Es ist zu beobachten, dass den Unternehmen diese Entwicklungen bewusst sind. Unternehmen verfügen bereits über viele Bausteine, die für ein effektives Supply Chain Risikomanagement eingesetzt werden können. Oft existiert jedoch keine strukturierte und einheitliche Vorgehensweise zur Eindämmung der zunehmenden Risiken aus der Wertschöpfungskette. Es ist vor allem der Informationsaustausch und dessen Verwertung für wichtige betriebliche Entscheidungen, der in den Unternehmen und zwischen den Unternehmen noch nicht so funktioniert, um ein effektives und interaktives Risikomanagement zu betreiben. Weitere Anpassung und die Erweiterung von Strukturen und Arbeitsprozessen innerhalb und zwischen den Unternehmen werden erforderlich, um die Risiken besser managen zu können.

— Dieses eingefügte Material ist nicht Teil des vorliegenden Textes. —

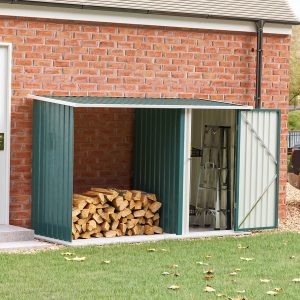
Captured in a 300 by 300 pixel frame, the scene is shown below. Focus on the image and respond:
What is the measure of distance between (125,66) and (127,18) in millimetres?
735

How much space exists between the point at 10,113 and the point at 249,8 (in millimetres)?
4555

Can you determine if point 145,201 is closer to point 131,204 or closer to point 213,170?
point 131,204

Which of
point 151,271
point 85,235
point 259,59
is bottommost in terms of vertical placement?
point 151,271

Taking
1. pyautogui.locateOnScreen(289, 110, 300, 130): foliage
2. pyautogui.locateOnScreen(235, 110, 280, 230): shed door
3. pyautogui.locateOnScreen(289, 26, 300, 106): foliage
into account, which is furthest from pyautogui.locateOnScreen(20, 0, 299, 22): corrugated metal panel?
pyautogui.locateOnScreen(289, 110, 300, 130): foliage

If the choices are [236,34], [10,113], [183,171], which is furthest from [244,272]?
[236,34]

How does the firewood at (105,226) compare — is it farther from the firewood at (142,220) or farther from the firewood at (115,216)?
the firewood at (142,220)

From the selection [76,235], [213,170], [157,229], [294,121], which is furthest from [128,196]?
[294,121]

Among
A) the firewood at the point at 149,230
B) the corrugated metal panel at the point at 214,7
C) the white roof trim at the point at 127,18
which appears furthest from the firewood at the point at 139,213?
the corrugated metal panel at the point at 214,7

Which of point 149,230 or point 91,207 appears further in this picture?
point 149,230

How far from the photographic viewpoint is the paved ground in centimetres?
1690

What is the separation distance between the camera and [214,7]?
54.6 ft

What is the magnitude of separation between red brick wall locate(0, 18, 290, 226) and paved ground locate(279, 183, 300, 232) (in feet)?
2.57

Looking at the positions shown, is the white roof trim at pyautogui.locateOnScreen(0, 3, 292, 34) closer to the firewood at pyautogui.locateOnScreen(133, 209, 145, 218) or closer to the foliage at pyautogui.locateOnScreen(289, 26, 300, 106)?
the firewood at pyautogui.locateOnScreen(133, 209, 145, 218)

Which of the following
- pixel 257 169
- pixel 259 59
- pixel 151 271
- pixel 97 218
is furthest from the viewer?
pixel 259 59
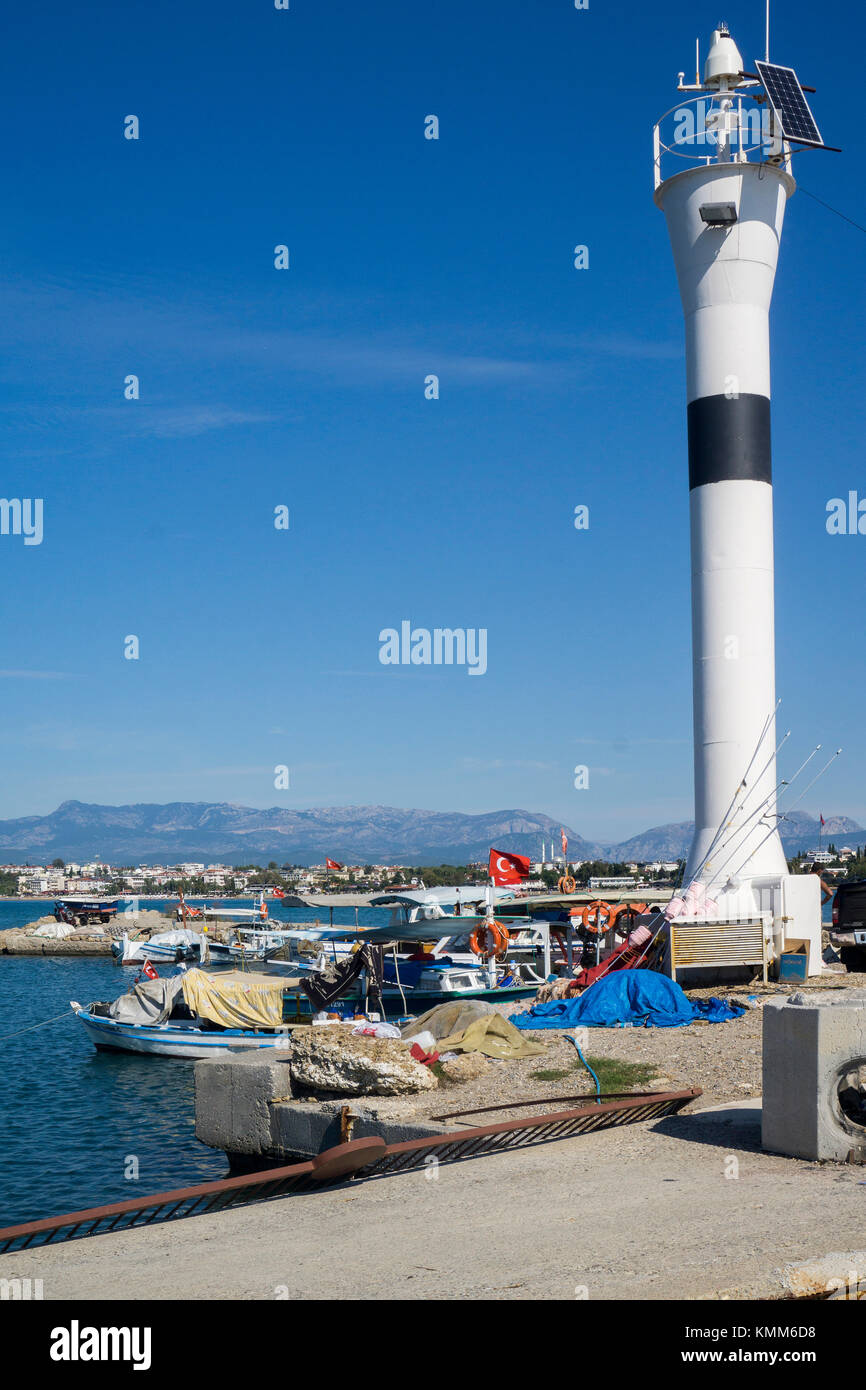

Arbeitskreis für Supply Chain Risk Management
Um Unternehmen eine einheitliche Hilfestellung zu diesen Fragestellungen zu geben, trifft sich der Arbeitskreis für Supply Chain Risk Management in regelmäßigen Arbeitskreis- und Kernarbeitskreissitzungen seit Januar 2013. Der Arbeitskreis ist offen, die Mitarbeit willkommen und der Einstieg jederzeit möglich.
Risiko-Leitfaden
Es wurde das Ziel verfolgt, einen praxisrelevanten Leitfaden für das Management von Supply-Chain-Risiken zu entwickeln. Der Leitfaden soll einen angemessenen Umgang in und zwischen Unternehmen fördern und somit die Risiken und Ausfallkosten verringern oder versicherbar machen. Unternehmen sollen beim effektiven Management von Supply-Chain-Risiken unterstützt werden.
Zielsetzung
Mithilfe des SCRM-Leitfadens sollen Unternehmen folgende Hilfen gegeben werden:
Evaluation von ökonomischen Kosten und Nutzen von Supply-Chain-Risiken,
- Unterstützung bei der Einführung von Supply Chain Risk Management und
- Orientierung im Hinblick auf die organisatorische Verankerung von Supply Chain Risk Management im Unternehmen.